If you like the idea of supporting your local community rather than seeing profits passed on to a bank’s shareholders, credit unions are something you should seriously consider.

Without the pressure of making profits, many credit unions are able to provide competitive financial services to local people who may not be eligible to borrow from banks and who may have needed to resort to very expensive payday lenders.

We have a number of students who use credit unions to top up their student support. By saving a little each month, they can then access an affordable loan to help bridge the gap in the summer months when student support payments are not made. When the next year comes, that loan can then be repaid in manageable instalments.

Credit unions are just as accessible as banks and often you can join online as well as check your savings account and loan repayments.

Before borrowing any money, we would suggest you take a look at our borrowing money page. This will help you work out whether you really need to borrow and offers advice that can help you work out the best way for you to borrow money if you need to.

We work closely with Renfrewshire Wide Credit Union, based only a stone’s throw away from the Paisley Campus. However, credit unions exist in many communities and you can find yours by searching Find Your Credit Union.

My Credit Union Renfrewshire

There are five credit unions operating in Renfrewshire of varying sizes, offering a variety of services. My Credit Union Renfrewshire provides all the information you need to make an informed choice about joining a credit union that best suits your needs.

Renfrewshire Wide Credit Union

You can join Renfrewshire Wide Credit Union (RWCU) if you live, work or study in Renfrewshire. This is known as the common bond - something that links you to the local community and is required to be a member of many credit unions.
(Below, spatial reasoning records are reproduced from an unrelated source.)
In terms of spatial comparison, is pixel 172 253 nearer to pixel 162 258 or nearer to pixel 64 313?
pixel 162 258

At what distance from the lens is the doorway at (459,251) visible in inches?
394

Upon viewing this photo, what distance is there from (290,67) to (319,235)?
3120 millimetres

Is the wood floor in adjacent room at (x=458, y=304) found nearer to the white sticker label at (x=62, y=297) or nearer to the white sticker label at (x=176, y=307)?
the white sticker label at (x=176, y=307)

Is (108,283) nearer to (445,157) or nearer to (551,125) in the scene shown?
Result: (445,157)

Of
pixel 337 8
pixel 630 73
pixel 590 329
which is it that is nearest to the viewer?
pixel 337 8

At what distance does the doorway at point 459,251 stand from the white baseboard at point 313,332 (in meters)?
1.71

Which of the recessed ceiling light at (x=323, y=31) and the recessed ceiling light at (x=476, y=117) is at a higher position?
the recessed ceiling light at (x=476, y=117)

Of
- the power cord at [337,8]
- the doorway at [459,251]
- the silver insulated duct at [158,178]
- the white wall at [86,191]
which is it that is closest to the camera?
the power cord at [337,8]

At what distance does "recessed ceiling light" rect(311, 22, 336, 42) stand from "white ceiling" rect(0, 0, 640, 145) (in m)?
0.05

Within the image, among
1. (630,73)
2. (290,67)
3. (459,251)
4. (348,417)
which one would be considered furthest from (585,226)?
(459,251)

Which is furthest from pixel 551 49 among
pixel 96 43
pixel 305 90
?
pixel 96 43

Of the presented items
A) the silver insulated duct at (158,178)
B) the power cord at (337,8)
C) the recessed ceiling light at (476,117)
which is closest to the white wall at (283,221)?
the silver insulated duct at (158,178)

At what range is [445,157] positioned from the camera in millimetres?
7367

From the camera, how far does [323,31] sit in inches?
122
1st Alliance Ayrshire Credit Union

1st Alliance Credit Union is based in Kilwinning with various access points available across Ayrshire. Similar to most credit unions, they offer a local service to local people.

Solway Credit Union

Solway Credit Union's primary aim is to ensure your financial health by encouraging you to save and borrow responsibly. Like most credit unions, they are a ‘not for profit’ organisation which is run by members for members in the local community.

Lanarkshire Credit Union

Lanarkshire Credit Union operates from various locations across Lanarkshire, offering opportunities for the local community to save and borrow responsibly.